It has survived Tsars, fires, Lenin and Putin, but Moscow’s revamped Bolshoi Theatre’s biggest challenge may be its glamorous yet conservative and extremely talkative audiences, says Teresa Levonian Cole
  
  
STANDING BETWEEN A determined statue of Lenin and the colossus of the Novosibirsk Opera and Ballet Theatre, my middle-aged guide was lamenting the demise of Communism and, with it, generous funding for the arts, commitment to universal education, and affordable tickets for all.

‘Yuri Grigorovich said he preferred our company’s performance of his Spartacus ballet to the Bolshoi’s own,’ she continued proudly as we toured the theatre. ‘And we make stage sets for the Bolshoi here, because they lack the space.’

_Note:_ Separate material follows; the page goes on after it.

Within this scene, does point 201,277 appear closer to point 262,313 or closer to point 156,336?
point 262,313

Designed to accommodate choreographed tanks for military parades (when vacated by consumptive Mimis and amorous Rodolfos), there are, in truth, few theatres in the world that can boast the amplitude of Novosibirsk’s stage. This is just one of the dozens of grand opera houses built during the 1930s, dedicated to informing and uplifting the proletariat, all the way to remotest Ulan-Ude in the Siberian wastes of Buryatia.

In the interests of education, repertoire embraced both the native and the unexceptionably foreign: no matter if the flutey coloratura roles of a Donizetti were mired in the tongue of earthy Cyrillic fricatives.

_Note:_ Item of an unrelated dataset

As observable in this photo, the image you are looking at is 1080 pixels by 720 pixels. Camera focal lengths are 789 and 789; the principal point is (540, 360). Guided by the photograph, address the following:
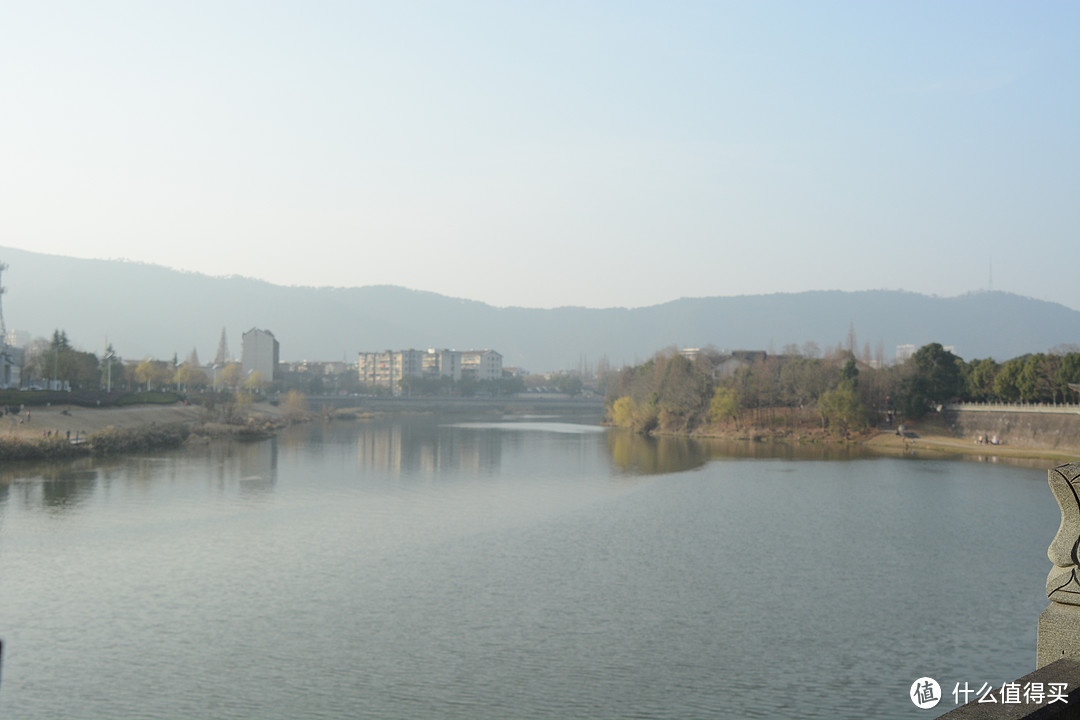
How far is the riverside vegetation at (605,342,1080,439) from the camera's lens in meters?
40.8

Some weeks later, I found myself in the velvet cocoon of a Grand Tier box at the Bolshoi itself, the grandest and most venerable of all Russia’s theatres. No Stalinist upstart, this.

Commissioned by Catherine the Great in the year of America’s independence (and initially known as the Petrovsky), the present building was erected by Osip Bové in 1825, was rebuilt by Alberto Cavos in 1856 after a devastating fire, and witnessed the coronation celebrations of three generations of Tsars, from Alexander II to Nicholas II, before re-opening in its current incarnation as the unifying symbol of the new Russia.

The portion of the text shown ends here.